El pasado mes de marzo España tuve la suerte de escuchar directamente a Stéphane Dion en diversos actos, invitado por la asociación Federalistes d´Esquerres. Dion explicó en ellos su tesis sobre el federalismo como organización territorial del Estado y como integración de identidades colectivas. Una de esas actividades fue una interesante conversación con Francesc Trillas, profesor de Economía de la UAB y miembro de dicha asociación. De la misma querría destacar algunos aspectos que me parecen oportunos en el debate sobre la cuestión territorial en España.

1.- En primer lugar, la vinculación que establece Trillas entre el federalismo en España y en Europa. En efecto, no podemos aislar el debate territorial español del proceso de construcción europea, que vive ahora una fase indefinida hacia una confederación implícita, no reconocida en los tratados constitutivos y dirigida por Alemania. La Unión Europea se encuentra en una profunda crisis económica y en un lento avance institucional, lo que frena su progreso político y nos obliga a plantearnos a nivel nacional algunas cuestiones que ya deberían estar superadas e integradas en un proceso de ámbito continental. Más que discutir si España debe ser o no un Estado federal, tendríamos que estar discutiendo si lo debe ser Europa.

OBJETIVO: Del texto sobre el federalismo, copia el tramo que comienza en las palabras que contienen "1.- En primer" y llega hasta "debe ser Europa.", llamando "el continente europeo" a lo que ahí se llama "Europa". Las líneas de más abajo son un material aparte, sin relación con el texto.

LÍNEAS EXTRAÍDAS:
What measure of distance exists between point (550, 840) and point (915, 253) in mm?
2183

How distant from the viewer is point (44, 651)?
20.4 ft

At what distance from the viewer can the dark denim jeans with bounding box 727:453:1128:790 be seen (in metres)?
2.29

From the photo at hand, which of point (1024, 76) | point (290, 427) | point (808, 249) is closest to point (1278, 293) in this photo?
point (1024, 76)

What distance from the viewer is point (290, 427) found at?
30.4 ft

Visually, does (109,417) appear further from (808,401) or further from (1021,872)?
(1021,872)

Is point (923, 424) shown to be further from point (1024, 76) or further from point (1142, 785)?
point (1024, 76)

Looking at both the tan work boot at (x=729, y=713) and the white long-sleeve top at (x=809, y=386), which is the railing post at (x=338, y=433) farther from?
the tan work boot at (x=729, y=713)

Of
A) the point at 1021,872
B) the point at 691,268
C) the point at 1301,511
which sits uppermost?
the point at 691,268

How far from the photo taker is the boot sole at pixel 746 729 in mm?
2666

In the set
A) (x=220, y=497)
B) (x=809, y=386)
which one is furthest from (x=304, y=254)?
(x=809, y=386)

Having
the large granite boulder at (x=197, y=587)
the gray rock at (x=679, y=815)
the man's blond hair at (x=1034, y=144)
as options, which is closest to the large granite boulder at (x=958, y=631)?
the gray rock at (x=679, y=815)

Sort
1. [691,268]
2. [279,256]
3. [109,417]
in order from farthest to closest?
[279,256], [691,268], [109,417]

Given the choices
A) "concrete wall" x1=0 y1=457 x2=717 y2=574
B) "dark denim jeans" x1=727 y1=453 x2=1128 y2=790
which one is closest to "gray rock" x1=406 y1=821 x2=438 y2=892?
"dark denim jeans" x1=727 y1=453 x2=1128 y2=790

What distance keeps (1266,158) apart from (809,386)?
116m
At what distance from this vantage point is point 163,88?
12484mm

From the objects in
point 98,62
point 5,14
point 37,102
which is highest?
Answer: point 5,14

TAREA RESUELTA:
1.- En primer lugar, la vinculación que establece Trillas entre el federalismo en España y en el continente europeo. En efecto, no podemos aislar el debate territorial español del proceso de construcción europea, que vive ahora una fase indefinida hacia una confederación implícita, no reconocida en los tratados constitutivos y dirigida por Alemania. La Unión Europea se encuentra en una profunda crisis económica y en un lento avance institucional, lo que frena su progreso político y nos obliga a plantearnos a nivel nacional algunas cuestiones que ya deberían estar superadas e integradas en un proceso de ámbito continental. Más que discutir si España debe ser o no un Estado federal, tendríamos que estar discutiendo si lo debe ser el continente europeo.